My assumption was that this following Raku code was equivalent to the following Perl code. Instead, to replicate the behavior of the Perl code, we must do what the 2nd piece of Raku code do.

Raku 1:

my %*hash = (key => "value");

sub test() {
    say "test() start";
    say "\t", %*hash;
    %*hash<key>="new value";
    say "\t", %*hash;
    say "test() end";
}

say %*hash;
test();
say %*hash;

OUTPUT:

{key => value}
test() start
        {key => value}
        {key => new value}
test() end
{key => new value}

Perl

our %hash=(key => "value");

sub test {
    local %hash=%hash;
    say "test() start";
    say "\t", %hash;
    $hash{key}="new value";
    say "\t", %hash;
    say "test() end"
}

say %hash;
test();
say %hash;

OUTPUT:

keyvalue
test() start
        keyvalue
        keynew value
test() end
keyvalue

Raku 2:

my %*hash = (key => "value");

sub test() {
    my %*hash=CALLERS::<%*hash>;
    say "test() start";
    say "\t", %*hash;
    %*hash<key>="new value";
    say "\t", %*hash;
    say "test() end";
}

say %*hash;
test();
say %*hash;

OUTPUT:

{key => value}
test() start
        {key => value}
        {key => new value}
test() end
{key => value}

Solution

  • The costs of looking up a dynamically scoped variable are independent of the sigil. For the purposes of lookup, the sigil is just part of the variable name to locate. The compilation of @a[3] = $x and @*a[3] = $x are identical except for the lookup of the @a/@*a - that is, they both result in a call to postcircumfix:<[ ]>, passing the resolved variable, the index, and the value to assign, and that leads to the assignment.

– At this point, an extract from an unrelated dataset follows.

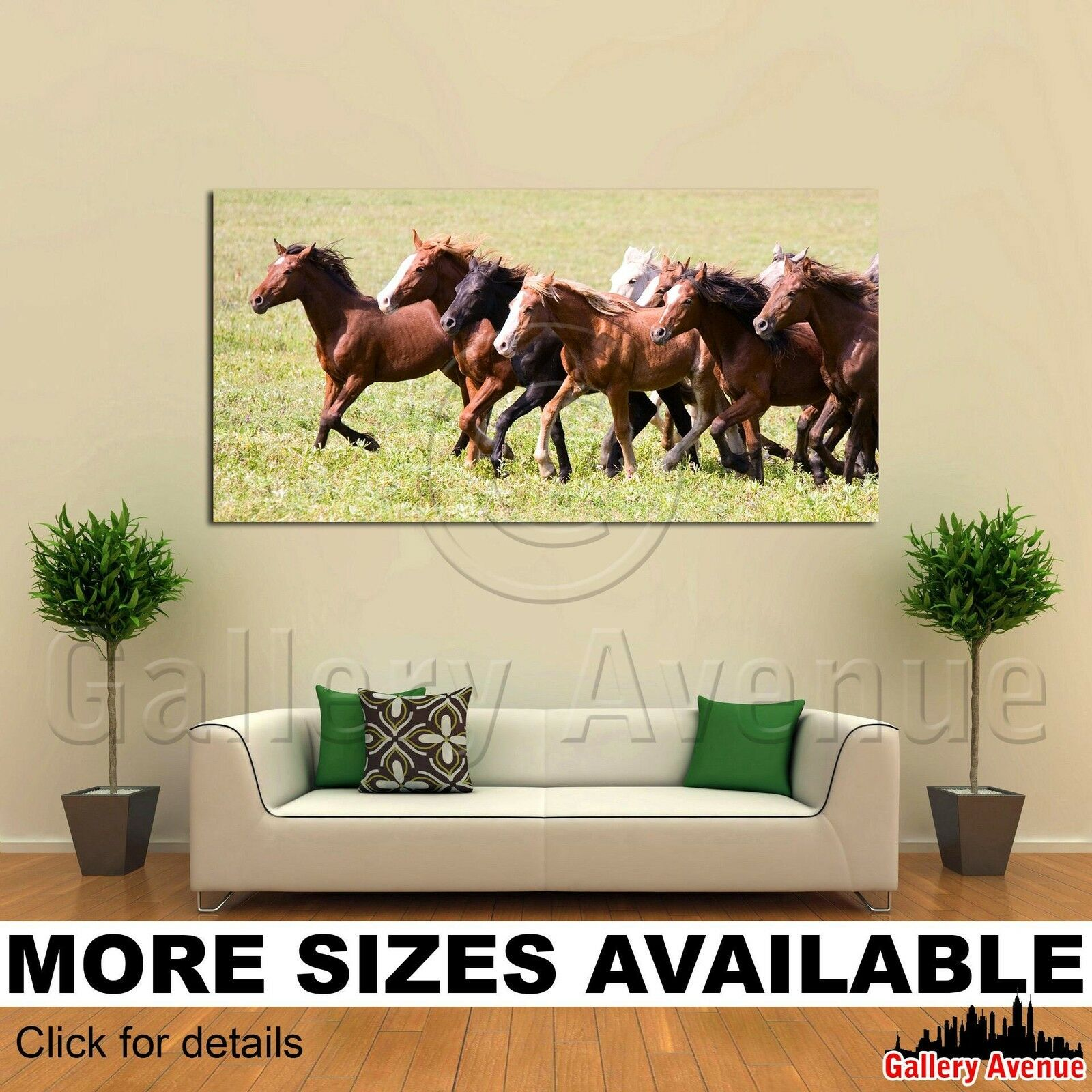 Wall Art Canvas Picture Print - Herd of Horses Running on Meadow 2.1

    Arrays and hashes are implemented as mutable data structures; the only significant copying that would take place is if the dynamic array has to grow or the hash table needs its backing storage to grow to continue to provide efficient lookup.

    Putting aside the fallback to GLOBAL and PROCESS, dynamic variables are stored in lexical symbol tables (thus their declaration with my). In MoarVM, the term "frame" is used for a record on the callstack, conceptually [1] created at the entry to a sub or block and destroyed at its exit. The term "static frame" is used for a data structure that represents all the things that are invariant over invocations of a sub or block. (So, if one writes a recursive sub and call it, there are many frames, but only one static frame). So far as lexical storage goes, the static frame contains a hash table mapping lexical variable names (strings) into integers. The values of a lexical are stored in the frame, as an array with the indices mapped by the static frame's hash table.

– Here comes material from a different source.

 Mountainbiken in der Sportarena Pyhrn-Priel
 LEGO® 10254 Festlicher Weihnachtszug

    Most lexical variable lookups ($a) entirely bypass doing named lookups, being resolved at compile time to the applicable index.

    By contrast, dynamic variable lookups ($*a) do use the static frame's lookup table. Dynamic variable lookup proceeds by walking the callstack, doing a lookup in the static frame's hash of lexicals to see if such a variable is declared, and if so the index is used to resolve it in the frame. There are some generic mechanisms and one special-case mechanism to improve performance here.

    The generic ones are:

    • Strings have their hash codes cached, so the string $*a won't have to be repeatedly hashed; the integer hash code is just there and ready for the hash table lookup.
    • Strings are interned within a compilation unit, so if the declaration and usage of a dynamic variable occur within the same file, then the string comparison can short-circuit at pointer equality.

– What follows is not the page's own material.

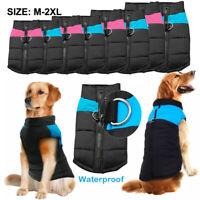 Waterproof Pet Dog Warm Padded Vest Coat Clothes Puppy Winter Jacket Apparel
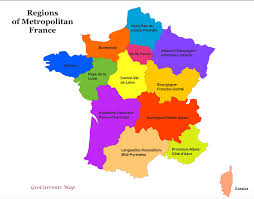 Calais France Map by Customizable Maps Of France And The New French Regions Geocurrents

    The special case mechanism consists of a dynamic variable lookup cache that can be established on any frame. This stores a name together with a pointer to where the dynamic variable is stored on the callstack. This provides a "shortcut" that can be especially valuable for frequently accessed dynamic variables that are declared a huge number of frames down the callstack. See this code for more details on how the cache entries are installed. (They are invalidated inside of the sliced frames when a continuation is taken; they used to also be broadly invalidated during deoptimization, but that changed with the adoption of lazy deoptimization on stack unwind a year or so ago.)

    [1] Many Raku programs running on MoarVM enjoy a relatively high rate of inlining, which eliminates the cost of creation/destruction of a frame.